** Teks Sumber **
------------------------------------------------

Assalamualaykum penjaja ojek online!
Kehadiran layanan transportasi berbasis daring atau online, baik berbentuk jasa ojek maupun taksi, tidak dapat dipungkiri lagi telah menjadi kebutuhan masyarakat berbagai kota di Indonesia, terutama di area Jakarta Raya atau Jabodatabek sebagai wilayah megapolitan.
Hingga hari ini tercatat jumlah orderan jasa transportasi berbasis online melalui aplikasi Go-Jek telah menembus angka 2.240.000.000. (dibacanya milyar ya, alias dua koma dua milyar kali sudah dipesan sejak pertama kali berdiri). Dalam triwulan pertama tahun 2019 ini saja, jumlah pesanan jasa Go-Jek mampu mencapai 3 juta kali orderan dalam sehari. Itu belum lagi memperhitungkan pesanan melalui Grab atau platform lainnya.

------------------------------------------------

** Kumpulan Data **
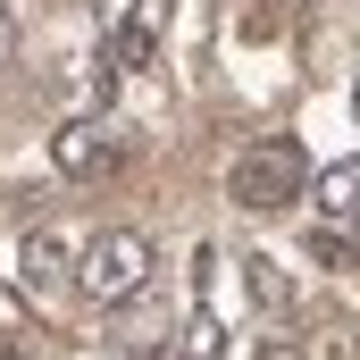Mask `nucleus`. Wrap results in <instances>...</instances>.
<instances>
[{
    "label": "nucleus",
    "mask_w": 360,
    "mask_h": 360,
    "mask_svg": "<svg viewBox=\"0 0 360 360\" xmlns=\"http://www.w3.org/2000/svg\"><path fill=\"white\" fill-rule=\"evenodd\" d=\"M226 193H235L252 218H276V210H293V201L310 193V151H302L293 134H260V143H243Z\"/></svg>",
    "instance_id": "nucleus-1"
},
{
    "label": "nucleus",
    "mask_w": 360,
    "mask_h": 360,
    "mask_svg": "<svg viewBox=\"0 0 360 360\" xmlns=\"http://www.w3.org/2000/svg\"><path fill=\"white\" fill-rule=\"evenodd\" d=\"M84 302H134L151 285V235L143 226H101L84 252H76V276H68Z\"/></svg>",
    "instance_id": "nucleus-2"
},
{
    "label": "nucleus",
    "mask_w": 360,
    "mask_h": 360,
    "mask_svg": "<svg viewBox=\"0 0 360 360\" xmlns=\"http://www.w3.org/2000/svg\"><path fill=\"white\" fill-rule=\"evenodd\" d=\"M109 151H117V134H109L101 117H68V126L51 134V168H59V176H92V168H109Z\"/></svg>",
    "instance_id": "nucleus-3"
},
{
    "label": "nucleus",
    "mask_w": 360,
    "mask_h": 360,
    "mask_svg": "<svg viewBox=\"0 0 360 360\" xmlns=\"http://www.w3.org/2000/svg\"><path fill=\"white\" fill-rule=\"evenodd\" d=\"M68 276H76V252H68V243H59L51 226L17 243V285H25V293H42V302H51V293H59Z\"/></svg>",
    "instance_id": "nucleus-4"
},
{
    "label": "nucleus",
    "mask_w": 360,
    "mask_h": 360,
    "mask_svg": "<svg viewBox=\"0 0 360 360\" xmlns=\"http://www.w3.org/2000/svg\"><path fill=\"white\" fill-rule=\"evenodd\" d=\"M310 193H319V218H327V226H360V160L319 168V176H310Z\"/></svg>",
    "instance_id": "nucleus-5"
},
{
    "label": "nucleus",
    "mask_w": 360,
    "mask_h": 360,
    "mask_svg": "<svg viewBox=\"0 0 360 360\" xmlns=\"http://www.w3.org/2000/svg\"><path fill=\"white\" fill-rule=\"evenodd\" d=\"M243 285H252V302H260L269 319H285V310H293V276H285V260H276V252H252V260H243Z\"/></svg>",
    "instance_id": "nucleus-6"
},
{
    "label": "nucleus",
    "mask_w": 360,
    "mask_h": 360,
    "mask_svg": "<svg viewBox=\"0 0 360 360\" xmlns=\"http://www.w3.org/2000/svg\"><path fill=\"white\" fill-rule=\"evenodd\" d=\"M293 17H302V0H260V8L243 17V42H276V34H293Z\"/></svg>",
    "instance_id": "nucleus-7"
},
{
    "label": "nucleus",
    "mask_w": 360,
    "mask_h": 360,
    "mask_svg": "<svg viewBox=\"0 0 360 360\" xmlns=\"http://www.w3.org/2000/svg\"><path fill=\"white\" fill-rule=\"evenodd\" d=\"M109 34H117V42H109L117 68H143V59H151V25H143V17H126V25H109Z\"/></svg>",
    "instance_id": "nucleus-8"
},
{
    "label": "nucleus",
    "mask_w": 360,
    "mask_h": 360,
    "mask_svg": "<svg viewBox=\"0 0 360 360\" xmlns=\"http://www.w3.org/2000/svg\"><path fill=\"white\" fill-rule=\"evenodd\" d=\"M310 269H352V235L344 226H310Z\"/></svg>",
    "instance_id": "nucleus-9"
},
{
    "label": "nucleus",
    "mask_w": 360,
    "mask_h": 360,
    "mask_svg": "<svg viewBox=\"0 0 360 360\" xmlns=\"http://www.w3.org/2000/svg\"><path fill=\"white\" fill-rule=\"evenodd\" d=\"M218 344H226V335H218V319H210V310H193V319H184V360H218Z\"/></svg>",
    "instance_id": "nucleus-10"
},
{
    "label": "nucleus",
    "mask_w": 360,
    "mask_h": 360,
    "mask_svg": "<svg viewBox=\"0 0 360 360\" xmlns=\"http://www.w3.org/2000/svg\"><path fill=\"white\" fill-rule=\"evenodd\" d=\"M8 59H17V17L0 8V68H8Z\"/></svg>",
    "instance_id": "nucleus-11"
},
{
    "label": "nucleus",
    "mask_w": 360,
    "mask_h": 360,
    "mask_svg": "<svg viewBox=\"0 0 360 360\" xmlns=\"http://www.w3.org/2000/svg\"><path fill=\"white\" fill-rule=\"evenodd\" d=\"M252 360H310V352H302V344H260Z\"/></svg>",
    "instance_id": "nucleus-12"
},
{
    "label": "nucleus",
    "mask_w": 360,
    "mask_h": 360,
    "mask_svg": "<svg viewBox=\"0 0 360 360\" xmlns=\"http://www.w3.org/2000/svg\"><path fill=\"white\" fill-rule=\"evenodd\" d=\"M134 17V0H101V25H126Z\"/></svg>",
    "instance_id": "nucleus-13"
}]
</instances>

------------------------------------------------

** Tujuan **
1: Tolong tuliskan ulang bagian teks sumber dari "Kehadiran layanan transportasi" sampai "sebagai wilayah megapolitan." tanpa mengubah satu kata pun.
2: Sebutkan semua nama wilayah geografis yang muncul dalam teks sumber.

** Hasil Latihan **
1:
Kehadiran layanan transportasi berbasis daring atau online, baik berbentuk jasa ojek maupun taksi, tidak dapat dipungkiri lagi telah menjadi kebutuhan masyarakat berbagai kota di Indonesia, terutama di area Jakarta Raya atau Jabodatabek sebagai wilayah megapolitan.

2: Indonesia, Jakarta Raya, Jabodatabek